I will not be doing a full review of Perdido Street Station just yet. I think I would like to read a few more books by Mieville first, particularly since some of them take place in the same world.
So, Today I will be talking about The Suspiscions of Mr. Whicher.
The book is a sort of combination of a true crime novel and autobiography of the family and the detective in the case chronicled. Summerscale uses not only archives about the case but also quotes even the letters written in to the newspapers at the time. The familiarity of the complaints about gruesome news coverage as well as the shock of authors writing novels about fictitious crimes with gruesome similarity was interesting. 'Ripped from the headlines' is not a new phenomenon and horrible crimes have been happening for forever and being exploited by the media for over a hundred years. Maybe I'm weird, but I find that oddly comforting compared to the idea that the past was a golden age of wonder and the current state of affairs is evidence of a horrible decline.
The crime occurred in 1860 and the detective at the center is a contemporary of Arthur Conan Doyle and it is argued by the author a possible basis for the character. Detectives were new and the idea of using scientific principles to solve crimes was new, but came into such conflict with the Victorian morals and principles of the day. Cloth evidence is sized against only the serving women of the house hold, the delicate ladies of the house could not be subject to such an indignity. This and a similar reluctance of the investigators to truly apply objective and scientific methods we would think of as basic today, leads to the investigation being majorly bungled from the beginning and the resolution all the more difficult to pursue.

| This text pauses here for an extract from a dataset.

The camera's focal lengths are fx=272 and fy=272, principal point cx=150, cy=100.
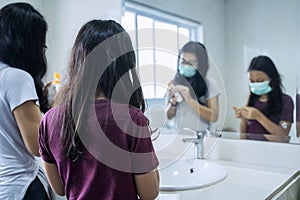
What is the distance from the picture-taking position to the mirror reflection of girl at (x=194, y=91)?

A warning against for the faint of heart, the novel is about the murder of a real child and can be graphic at parts. It's not light reading, but there's redemptive quality to the twist at the end. I won't give it away in this initial post, but I definitely wasn't predicting it which is always nice when reading a book that feels like a whodunnit. Anyone interested in true crime, histories or mysteries should find it enlightening and well worth a read.